Now i clearly understand! I asked many about this matter and none answered to me including the GL of my country. 
You are very kind, thank you so much again!


----------



## bro.william (Jul 9, 2019)

My pleasure.


----------



## Glen Cook (Jul 9, 2019)

bro.william said:


> I am sure that, for Albanians and Serbians, the matter feels very political.  The history of religious and political divisions in Kosovo goes back centuries, and there is strong feeling.  You will know better than I do how complex it is.  I'm sure it is not easy for Albanians and Serbs to sit in a lodge together in Kosovo.
> 
> However, the UGLE's only concern is jurisdiction, and this is not a matter of taking sides in a religious/political conflict.
> 
> ...


And, I would add, Albania reportedly gave an agreement not to put lodges there. Then, when  it was found they did, the covertly opened another lodge. When the representative of that GL was confronted, he didn’t deny the agreement, but would only state it was minuted.


----------



## bashkim (Jul 10, 2019)

Glen Cook said:


> And, I would add, Albania reportedly gave an agreement not to put lodges there. Then, when  it was found they did, the covertly opened another lodge. When the representative of that GL was confronted, he didn’t deny the agreement, but would only state it was minuted.


 
I really dont know how to feel about what they did. I mean they agreed not to open other Lodges in Kosovo but they later they did. Irresponsible I would say.


----------



## Warrior1256 (Jul 17, 2019)

Mike Martin said:


> I think it is time for you to stop trying to "research" Freemasonry using the Internet as it doesn't really work that way, mainly because as a non-Mason you will never understand what is going on when you read things.

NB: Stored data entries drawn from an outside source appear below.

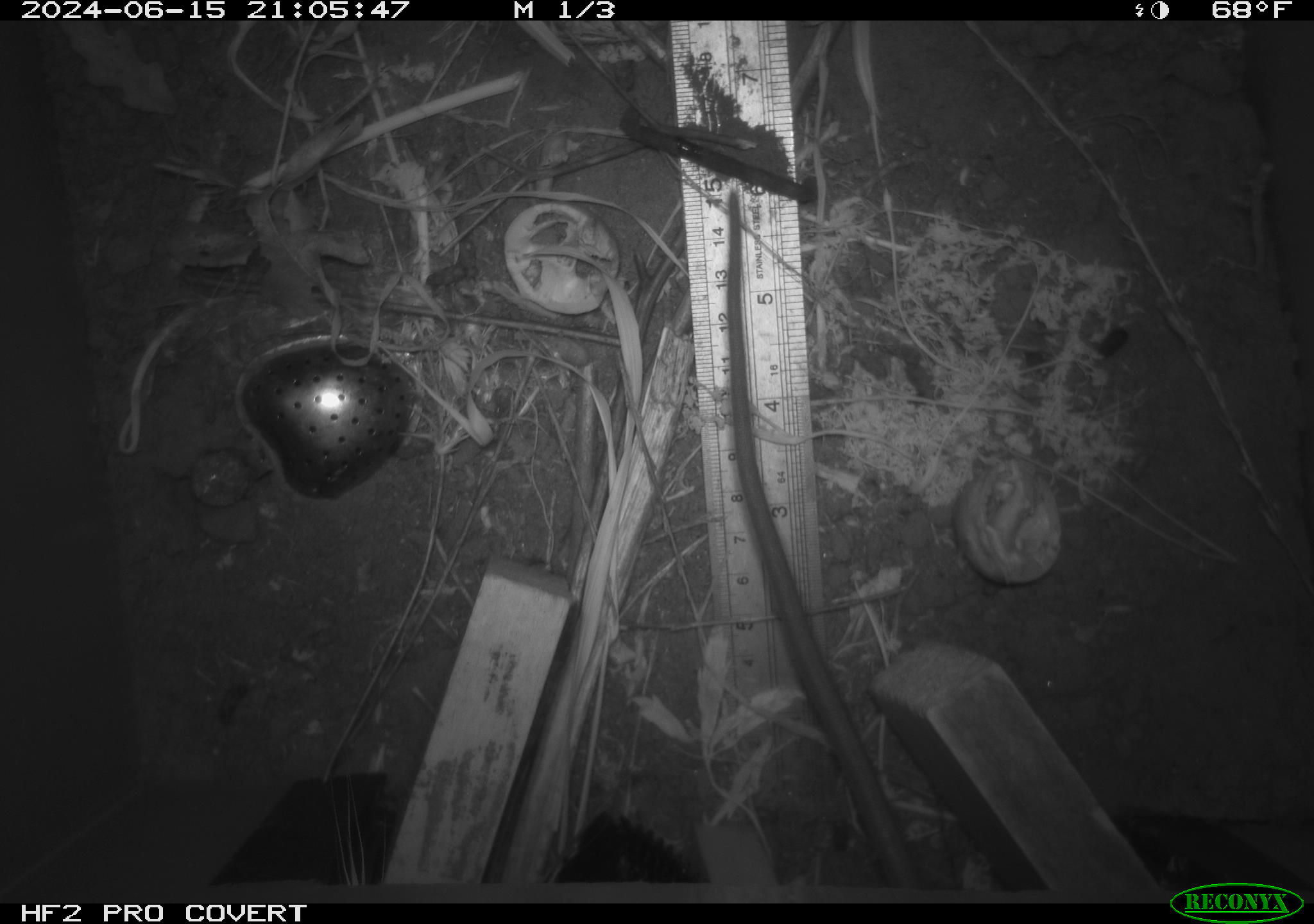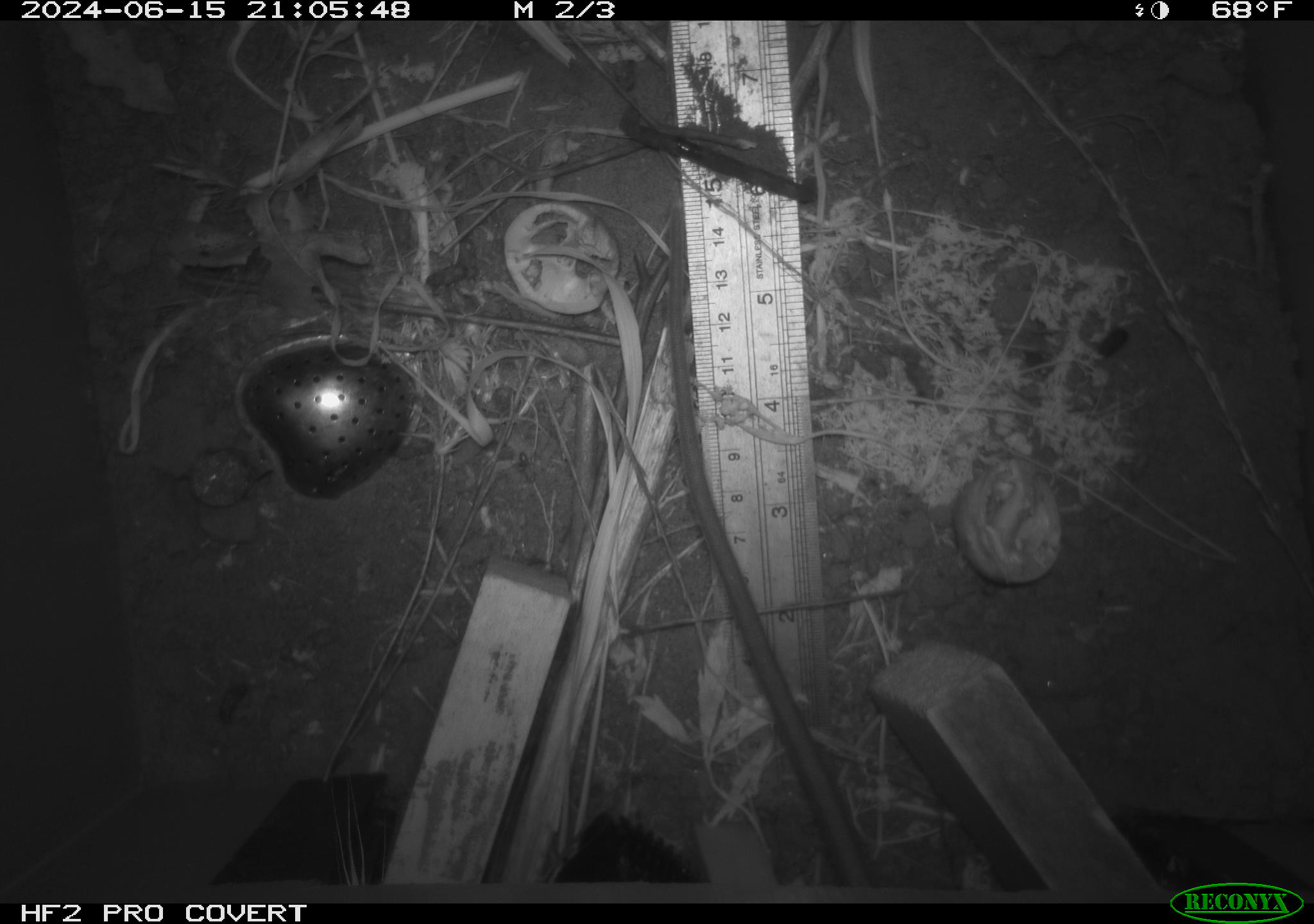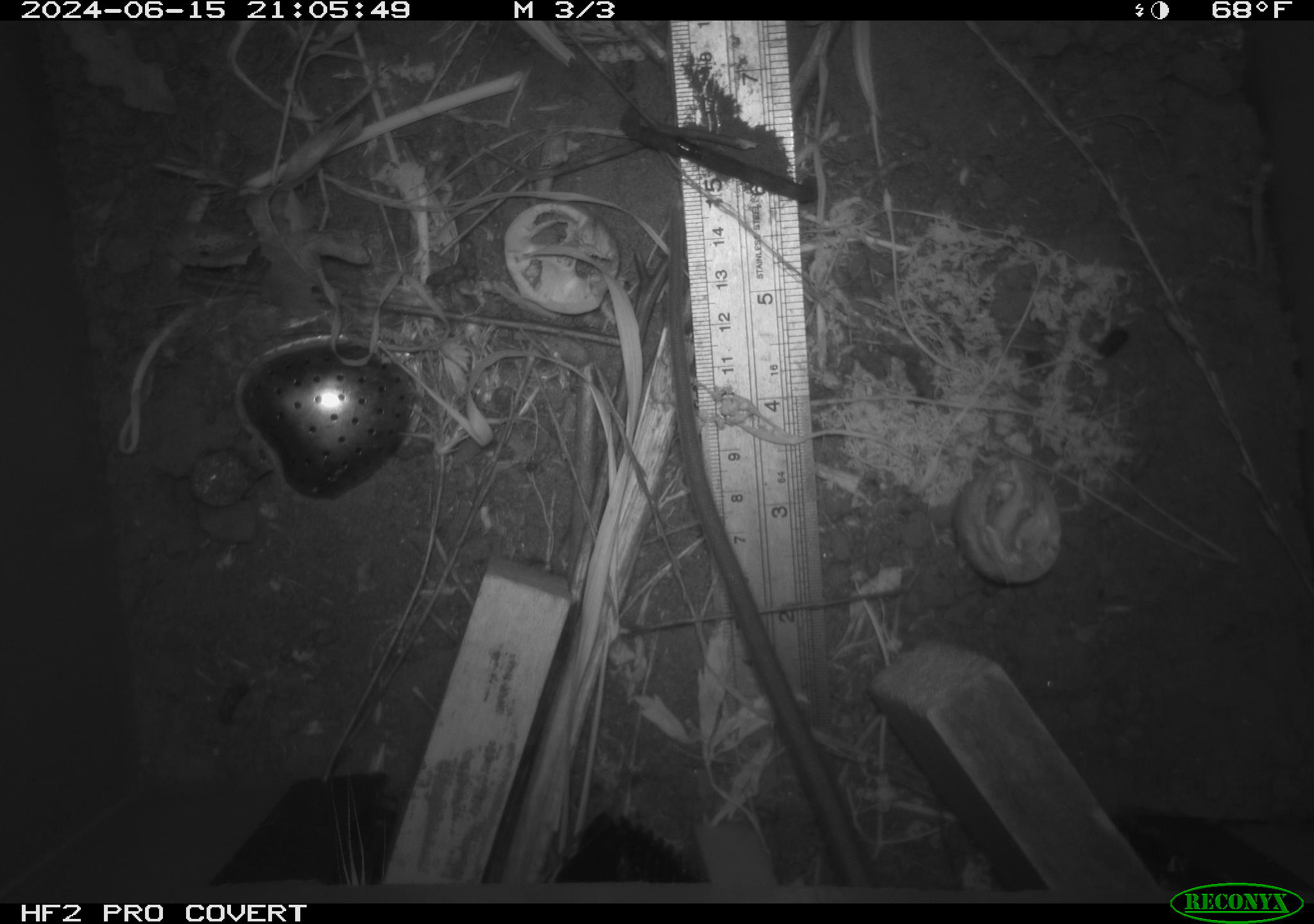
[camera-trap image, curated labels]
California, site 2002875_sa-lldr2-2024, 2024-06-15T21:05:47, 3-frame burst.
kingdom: Animalia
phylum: Chordata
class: Mammalia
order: Rodentia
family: Muridae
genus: Rattus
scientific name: Rattus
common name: rat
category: rattus species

Very true! A non-Mason cruising the internet for info on Masonry is liable to end up thinking that we are in cahoots with the shape shifting lizard aliens trying to take over the world, lol.


----------



## bashkim (Jul 20, 2019)

Warrior1256 said:


> Very true! A non-Mason cruising the internet for info on Masonry is liable to end up thinking that we are in cahoots with the shape shifting lizard aliens trying to take over the world, lol.



Hello, the purpose that i read some stuff on the internet is not to pre-judge since conspiracy theories are not my favourite 
From the things that i read i chose only few to give my time for. Moreover, i really dont know what is going on with the lodges in my country.


----------